EXERCISE PASSAGE: Begin
Poison pills are corporate-sponsored financial devices that, when triggered by potential acquirers, do one or more of the following: 1) dilute the acquirer’s equity holdings in the target company; 2) dilute the acquirer’s voting interests in the target company; or 3) dilute the acquirer’s equity holdings in the post-merger company. Poison pills generally allow shareholders to purchase shares from, or sell shares back to, the target company (flip-in pill) and/or the potential acquirer (flip-out pill) at a price far out of line with fair market value. Depending on the type of pill, the triggering event can either transfer wealth from the target company or dilute the equity holdings of current shareholders. Poison pills insulate management from the threat of a change in control and provide the target board with veto power over takeover bids. Because poison pills greatly alter the balance of power between shareholders and management, shareholders should be allowed to make their own evaluation of such plans. (Consistent with Policy 10c-2)

 

  Review on a case-by-case basis management proposals to ratify a poison pill. Look for shareholder friendly features including a two to three year sunset provision, a permitted bid provision, a 20 percent or higher flip-in provision, shareholder redemption feature, and the absence of dead hand features.

5d. Fair Price Provisions

Fair price provisions were originally designed to specifically defend against the most coercive of takeover devises, the two-tiered, front-end loaded tender offer. In such a hostile takeover, the bidder offers cash for enough shares to gain control of the target. At the same time the acquirer states that once control has been obtained, the target’s remaining shares will be purchased with cash, cash and securities or only securities. Since the payment offered for the remaining stock is, by design less valuable than the original offer for the controlling shares, shareholders are forced to sell out early to maximize their value. Standard fair price provisions require that, absent board or shareholder approval of the acquisition, the bidder must pay the remaining shareholders the same price for their shares that brought control.

 

  Vote for fair price proposals, as long as the shareholder vote requirement embedded in the provision is no more than a majority of disinterested shares.
EXERCISE PASSAGE: End
SOURCE DATA: Begin
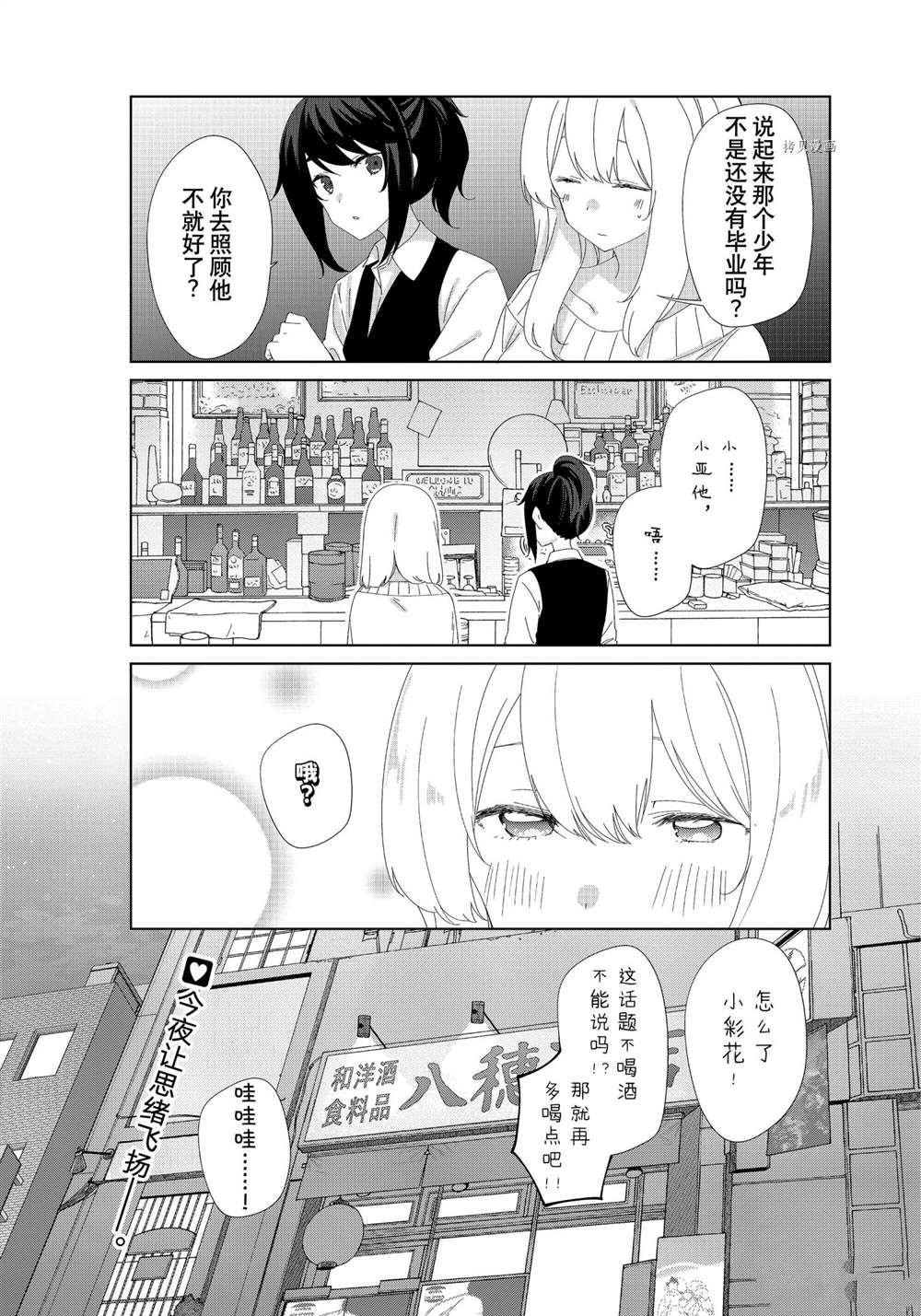 第85话 试看版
SOURCE DATA: End
» **EXERCISE A**:
Answer these questions from the passage on poison pills and fair price provisions:
(i) What is the pill called that lets shareholders buy shares from, or sell shares back to, the target company?
(ii) What length of sunset provision counts as a shareholder friendly feature?
(iii) What takeover device were fair price provisions originally designed to defend against?
» **EXERCISE B**:
Extend the passage on poison pills and fair price provisions by writing what comes next.

» **WRITTEN REPLY A**:
(i) A flip-in pill.
(ii) Two to three years.
(iii) The two-tiered, front-end loaded tender offer.

» **WRITTEN REPLY B**:
5e. Greenmail

Greenmail payments are targeted share repurchases by management of company stock from individuals or groups seeking control of the company. Since only the hostile party receives payment, usually at a substantial premium over the market value of shares, the practice discriminates against most shareholders. This transferred cash, absent the greenmail payment, could be put to much better use for reinvestment in the company, payment of dividends, or to fund a public share repurchase program.

 

  Vote for proposals to adopt antigreenmail charter or bylaw amendments or otherwise restrict a company’s ability to make greenmail payments.
  Review on a case-by-case basis antigreenmail proposals when they are bundled with other charter or bylaw amendments.

5f. Unequal Voting Rights

Incumbent managers use unequal voting rights with the voting rights of their common shares superior to other shareholders in order to concentrate their power and insulate themselves from the wishes of the majority of shareholders. Dual class exchange offers involve a transfer of voting rights from one group of shareholders to another group of shareholders typically through the payment of a preferential dividend. A dual class recapitalization also establishes two classes of common stock with unequal voting rights, but initially involves an equal distribution of preferential and inferior voting shares to current shareholders.

 

  Vote against proposals to create a new class of common stock with superior voting rights.
  Vote against proposals at companies with dual class capital structures to increase the number of authorized shares of the class of stock that has superior voting rights.
  Vote for proposals to create a new class of nonvoting or subvoting common stock if it is intended for financing purposes with minimal or no dilution to current shareholders and not designed to preserve the voting power of an insider or significant shareholder.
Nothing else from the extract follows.